» Extrait choisi:

Gérald Darmanin détaille les contours de sa prison bunker pour narcotrafiquants

Dans une interview au «Figaro», le ministre de la Justice annonce que sa «prison de haute sécurité» pour les trafiquants de drogue condamnés ou en détention provisoire jugés les plus dangereux devrait être opérationnelle en juillet. Les détenus y seront soumis à un «nouveau régime carcéral d’isolement» visant à les «couper du monde».
Gérald Darmanin lors des questions au gouvernement du 19 février. (Stéphane De Sakutin /AFP)
publié le 20 février 2025 à 20h32

On en sait plus sur le régime de détention draconien voulu par Gérald Darmanin pour les narcotrafiquants. Dans une interview au Figaro publiée ce jeudi 20 février, le ministre de la Justice a détaillé les contours de sa «première prison de haute sécurité» qui se veut inspirée d’un dispositif en vigueur en Italie.

» Enregistrements:
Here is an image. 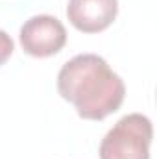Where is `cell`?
Here are the masks:
<instances>
[{
    "label": "cell",
    "mask_w": 157,
    "mask_h": 159,
    "mask_svg": "<svg viewBox=\"0 0 157 159\" xmlns=\"http://www.w3.org/2000/svg\"><path fill=\"white\" fill-rule=\"evenodd\" d=\"M57 93L76 107L81 119L104 120L120 109L126 85L107 61L96 54H79L57 74Z\"/></svg>",
    "instance_id": "1"
},
{
    "label": "cell",
    "mask_w": 157,
    "mask_h": 159,
    "mask_svg": "<svg viewBox=\"0 0 157 159\" xmlns=\"http://www.w3.org/2000/svg\"><path fill=\"white\" fill-rule=\"evenodd\" d=\"M152 137V120L141 113H129L102 139L100 159H150Z\"/></svg>",
    "instance_id": "2"
},
{
    "label": "cell",
    "mask_w": 157,
    "mask_h": 159,
    "mask_svg": "<svg viewBox=\"0 0 157 159\" xmlns=\"http://www.w3.org/2000/svg\"><path fill=\"white\" fill-rule=\"evenodd\" d=\"M22 50L32 57H50L67 44V30L57 17L35 15L28 19L19 34Z\"/></svg>",
    "instance_id": "3"
},
{
    "label": "cell",
    "mask_w": 157,
    "mask_h": 159,
    "mask_svg": "<svg viewBox=\"0 0 157 159\" xmlns=\"http://www.w3.org/2000/svg\"><path fill=\"white\" fill-rule=\"evenodd\" d=\"M118 15V0H69L67 19L83 34L107 30Z\"/></svg>",
    "instance_id": "4"
},
{
    "label": "cell",
    "mask_w": 157,
    "mask_h": 159,
    "mask_svg": "<svg viewBox=\"0 0 157 159\" xmlns=\"http://www.w3.org/2000/svg\"><path fill=\"white\" fill-rule=\"evenodd\" d=\"M13 50H15V43H13V39H11L4 30H0V67L11 57Z\"/></svg>",
    "instance_id": "5"
}]
</instances>
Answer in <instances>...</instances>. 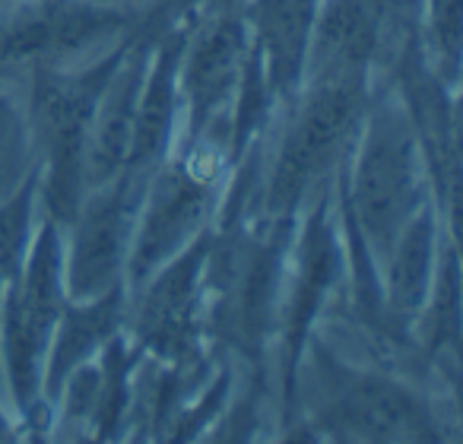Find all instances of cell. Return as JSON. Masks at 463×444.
I'll return each instance as SVG.
<instances>
[{
    "mask_svg": "<svg viewBox=\"0 0 463 444\" xmlns=\"http://www.w3.org/2000/svg\"><path fill=\"white\" fill-rule=\"evenodd\" d=\"M422 206V149L416 121L400 105H381L359 137L349 175V232L384 260L393 239Z\"/></svg>",
    "mask_w": 463,
    "mask_h": 444,
    "instance_id": "cell-1",
    "label": "cell"
},
{
    "mask_svg": "<svg viewBox=\"0 0 463 444\" xmlns=\"http://www.w3.org/2000/svg\"><path fill=\"white\" fill-rule=\"evenodd\" d=\"M121 52L83 73L39 67L33 96V130L45 159V206L54 222L71 226L86 197V137L92 111Z\"/></svg>",
    "mask_w": 463,
    "mask_h": 444,
    "instance_id": "cell-2",
    "label": "cell"
},
{
    "mask_svg": "<svg viewBox=\"0 0 463 444\" xmlns=\"http://www.w3.org/2000/svg\"><path fill=\"white\" fill-rule=\"evenodd\" d=\"M4 305V355H7L10 384L20 410L33 412L42 387L52 336L67 308L64 286V254H61L58 222L48 219L29 241L26 260L14 283L7 286Z\"/></svg>",
    "mask_w": 463,
    "mask_h": 444,
    "instance_id": "cell-3",
    "label": "cell"
},
{
    "mask_svg": "<svg viewBox=\"0 0 463 444\" xmlns=\"http://www.w3.org/2000/svg\"><path fill=\"white\" fill-rule=\"evenodd\" d=\"M365 80H311L292 128L286 130L267 187V210L289 216L308 187L334 165L362 115Z\"/></svg>",
    "mask_w": 463,
    "mask_h": 444,
    "instance_id": "cell-4",
    "label": "cell"
},
{
    "mask_svg": "<svg viewBox=\"0 0 463 444\" xmlns=\"http://www.w3.org/2000/svg\"><path fill=\"white\" fill-rule=\"evenodd\" d=\"M140 178L143 175L137 172H124L86 191L71 222L73 245L64 267L71 302H86L118 286L121 267L128 264L130 239H134Z\"/></svg>",
    "mask_w": 463,
    "mask_h": 444,
    "instance_id": "cell-5",
    "label": "cell"
},
{
    "mask_svg": "<svg viewBox=\"0 0 463 444\" xmlns=\"http://www.w3.org/2000/svg\"><path fill=\"white\" fill-rule=\"evenodd\" d=\"M324 378L321 425L330 435L372 438V441H425L435 438L431 419L406 387L384 374L343 372L327 349H317Z\"/></svg>",
    "mask_w": 463,
    "mask_h": 444,
    "instance_id": "cell-6",
    "label": "cell"
},
{
    "mask_svg": "<svg viewBox=\"0 0 463 444\" xmlns=\"http://www.w3.org/2000/svg\"><path fill=\"white\" fill-rule=\"evenodd\" d=\"M213 203V175L194 159H178L153 178L146 203L134 226L128 270L134 283H146L162 264L181 254L203 229Z\"/></svg>",
    "mask_w": 463,
    "mask_h": 444,
    "instance_id": "cell-7",
    "label": "cell"
},
{
    "mask_svg": "<svg viewBox=\"0 0 463 444\" xmlns=\"http://www.w3.org/2000/svg\"><path fill=\"white\" fill-rule=\"evenodd\" d=\"M251 58L248 26L235 16H216L206 23L191 45L181 48L178 61V96L187 102V124L191 137H200L206 124L239 99L241 80Z\"/></svg>",
    "mask_w": 463,
    "mask_h": 444,
    "instance_id": "cell-8",
    "label": "cell"
},
{
    "mask_svg": "<svg viewBox=\"0 0 463 444\" xmlns=\"http://www.w3.org/2000/svg\"><path fill=\"white\" fill-rule=\"evenodd\" d=\"M384 33V0H324L311 29L305 77L365 80Z\"/></svg>",
    "mask_w": 463,
    "mask_h": 444,
    "instance_id": "cell-9",
    "label": "cell"
},
{
    "mask_svg": "<svg viewBox=\"0 0 463 444\" xmlns=\"http://www.w3.org/2000/svg\"><path fill=\"white\" fill-rule=\"evenodd\" d=\"M206 260H210V239L200 235L168 264H162L153 277H146L149 289L140 305L137 330H140V343L156 355H184Z\"/></svg>",
    "mask_w": 463,
    "mask_h": 444,
    "instance_id": "cell-10",
    "label": "cell"
},
{
    "mask_svg": "<svg viewBox=\"0 0 463 444\" xmlns=\"http://www.w3.org/2000/svg\"><path fill=\"white\" fill-rule=\"evenodd\" d=\"M143 77H146V54L121 52V61L115 64L92 111L90 137H86V191L130 168Z\"/></svg>",
    "mask_w": 463,
    "mask_h": 444,
    "instance_id": "cell-11",
    "label": "cell"
},
{
    "mask_svg": "<svg viewBox=\"0 0 463 444\" xmlns=\"http://www.w3.org/2000/svg\"><path fill=\"white\" fill-rule=\"evenodd\" d=\"M321 0H251L245 26L254 33V58L270 92L289 96L305 80L311 29Z\"/></svg>",
    "mask_w": 463,
    "mask_h": 444,
    "instance_id": "cell-12",
    "label": "cell"
},
{
    "mask_svg": "<svg viewBox=\"0 0 463 444\" xmlns=\"http://www.w3.org/2000/svg\"><path fill=\"white\" fill-rule=\"evenodd\" d=\"M336 239L330 226L327 203H317L311 213L308 226L298 241L296 279H292V296L286 305V343H289V381L296 374V365L305 353L308 327L321 308L324 296L330 292L336 277Z\"/></svg>",
    "mask_w": 463,
    "mask_h": 444,
    "instance_id": "cell-13",
    "label": "cell"
},
{
    "mask_svg": "<svg viewBox=\"0 0 463 444\" xmlns=\"http://www.w3.org/2000/svg\"><path fill=\"white\" fill-rule=\"evenodd\" d=\"M118 324H121V283L96 298L67 305L45 359L48 393H58L80 365H86L99 349L109 346Z\"/></svg>",
    "mask_w": 463,
    "mask_h": 444,
    "instance_id": "cell-14",
    "label": "cell"
},
{
    "mask_svg": "<svg viewBox=\"0 0 463 444\" xmlns=\"http://www.w3.org/2000/svg\"><path fill=\"white\" fill-rule=\"evenodd\" d=\"M384 267V308L400 321H410L429 302L435 270V216L429 206H422L393 239Z\"/></svg>",
    "mask_w": 463,
    "mask_h": 444,
    "instance_id": "cell-15",
    "label": "cell"
},
{
    "mask_svg": "<svg viewBox=\"0 0 463 444\" xmlns=\"http://www.w3.org/2000/svg\"><path fill=\"white\" fill-rule=\"evenodd\" d=\"M33 194L35 178H26V184L7 200H0V296L14 283L20 273L23 260H26L29 241H33Z\"/></svg>",
    "mask_w": 463,
    "mask_h": 444,
    "instance_id": "cell-16",
    "label": "cell"
},
{
    "mask_svg": "<svg viewBox=\"0 0 463 444\" xmlns=\"http://www.w3.org/2000/svg\"><path fill=\"white\" fill-rule=\"evenodd\" d=\"M431 302H425V340L431 353H441L444 343H457V254L448 248L444 264H438V279H431Z\"/></svg>",
    "mask_w": 463,
    "mask_h": 444,
    "instance_id": "cell-17",
    "label": "cell"
},
{
    "mask_svg": "<svg viewBox=\"0 0 463 444\" xmlns=\"http://www.w3.org/2000/svg\"><path fill=\"white\" fill-rule=\"evenodd\" d=\"M29 140L26 124L16 115L14 102L0 96V200H7L26 184Z\"/></svg>",
    "mask_w": 463,
    "mask_h": 444,
    "instance_id": "cell-18",
    "label": "cell"
},
{
    "mask_svg": "<svg viewBox=\"0 0 463 444\" xmlns=\"http://www.w3.org/2000/svg\"><path fill=\"white\" fill-rule=\"evenodd\" d=\"M431 35H435V48L454 71L457 48H460V0H431Z\"/></svg>",
    "mask_w": 463,
    "mask_h": 444,
    "instance_id": "cell-19",
    "label": "cell"
}]
</instances>
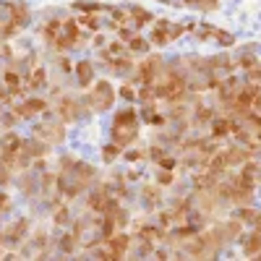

» Consigne:
Dites si chacune des affirmations suivantes concorde avec l'extrait sur la prison de haute sécurité, en répondant par oui ou par non et en citant textuellement les mots de l'extrait qui tranchent. (a) La prison devrait être opérationnelle en juillet. (b) L'interview au Figaro a été publiée le mercredi 19 février. (c) La prison s'inspire d'un dispositif en vigueur en Italie. Les enregistrements n'ont aucun rapport avec l'extrait.

» Corrigé:
(a) Oui : « devrait être opérationnelle en juillet ».
(b) Non : « publiée ce jeudi 20 février ».
(c) Oui : « inspirée d’un dispositif en vigueur en Italie ».